A threat involves expressing an intention to cause harm, injury, or violence against an individual or a group. There is no significant difference in using threatening language. Identity attack refers to making negative or hateful comments that specifically target someone based on their identity. Women are also very incoherent in the posted content as compared to males. The incoherent text means that it is difficult to understand and nonsensical. If the tweet text is irrelevant, then it is considered spam.

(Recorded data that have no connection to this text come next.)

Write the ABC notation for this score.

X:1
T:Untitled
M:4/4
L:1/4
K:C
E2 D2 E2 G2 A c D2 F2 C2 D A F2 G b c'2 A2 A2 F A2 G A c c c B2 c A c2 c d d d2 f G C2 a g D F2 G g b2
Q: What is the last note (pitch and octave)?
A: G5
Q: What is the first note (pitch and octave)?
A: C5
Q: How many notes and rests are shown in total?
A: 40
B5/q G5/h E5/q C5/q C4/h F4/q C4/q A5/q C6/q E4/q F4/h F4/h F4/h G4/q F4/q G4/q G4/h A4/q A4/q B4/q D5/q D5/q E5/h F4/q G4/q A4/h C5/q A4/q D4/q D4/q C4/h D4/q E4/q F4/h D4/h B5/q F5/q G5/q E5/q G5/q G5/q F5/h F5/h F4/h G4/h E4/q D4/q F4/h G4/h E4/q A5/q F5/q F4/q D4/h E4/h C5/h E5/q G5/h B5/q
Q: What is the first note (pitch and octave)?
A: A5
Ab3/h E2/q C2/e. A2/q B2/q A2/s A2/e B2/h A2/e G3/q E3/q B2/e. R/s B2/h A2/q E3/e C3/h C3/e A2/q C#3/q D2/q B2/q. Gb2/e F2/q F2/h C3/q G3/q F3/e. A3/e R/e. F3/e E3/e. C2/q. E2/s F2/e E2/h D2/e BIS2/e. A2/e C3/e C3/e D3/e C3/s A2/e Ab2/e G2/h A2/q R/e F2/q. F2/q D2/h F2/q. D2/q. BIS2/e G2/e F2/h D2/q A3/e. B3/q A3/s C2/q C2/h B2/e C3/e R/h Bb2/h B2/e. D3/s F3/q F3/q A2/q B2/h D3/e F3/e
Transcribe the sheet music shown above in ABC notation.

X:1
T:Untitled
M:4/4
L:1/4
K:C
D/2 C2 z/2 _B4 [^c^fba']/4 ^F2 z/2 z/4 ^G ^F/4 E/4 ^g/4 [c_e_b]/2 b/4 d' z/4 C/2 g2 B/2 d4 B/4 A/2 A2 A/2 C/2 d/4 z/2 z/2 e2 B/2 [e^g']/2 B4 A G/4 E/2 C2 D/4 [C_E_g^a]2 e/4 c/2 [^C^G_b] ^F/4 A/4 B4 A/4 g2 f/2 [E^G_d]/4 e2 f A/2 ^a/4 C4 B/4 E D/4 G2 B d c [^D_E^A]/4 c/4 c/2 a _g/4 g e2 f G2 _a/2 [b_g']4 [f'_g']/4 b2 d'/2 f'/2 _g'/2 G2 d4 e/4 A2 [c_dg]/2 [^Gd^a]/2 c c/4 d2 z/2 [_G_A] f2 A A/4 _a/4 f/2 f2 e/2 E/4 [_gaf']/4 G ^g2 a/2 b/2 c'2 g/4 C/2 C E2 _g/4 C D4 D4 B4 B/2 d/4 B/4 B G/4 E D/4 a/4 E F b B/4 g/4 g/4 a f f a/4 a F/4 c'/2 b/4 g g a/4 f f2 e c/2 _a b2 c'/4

Women’s tweets are identified more as spam. Sexually Explicit refers to content that contains references to sexual acts, body parts, or other lewd material, and women raise such points more in online communication. The difference is not significant for inflammatory and obscene text. Inflammatory text intends to provoke or inflame. Obscene refers to the use of obscene or vulgar language, including cursing.

The way men and women tweet and present their opinion and emotions tend to be consistent in both the languages.

Gender differences in online communication: A case study of Soccer (14)
Gender differences in online communication: A case study of Soccer (2024)
Top Articles
Latest Posts
Article information

Author: Aracelis Kilback

Last Updated:

Views: 5962

Rating: 4.3 / 5 (64 voted)

Reviews: 87% of readers found this page helpful

Author information

Name: Aracelis Kilback

Birthday: 1994-11-22

Address: Apt. 895 30151 Green Plain, Lake Mariela, RI 98141

Phone: +5992291857476

Job: Legal Officer

Hobby: LARPing, role-playing games, Slacklining, Reading, Inline skating, Brazilian jiu-jitsu, Dance

Introduction: My name is Aracelis Kilback, I am a nice, gentle, agreeable, joyous, attractive, combative, gifted person who loves writing and wants to share my knowledge and understanding with you.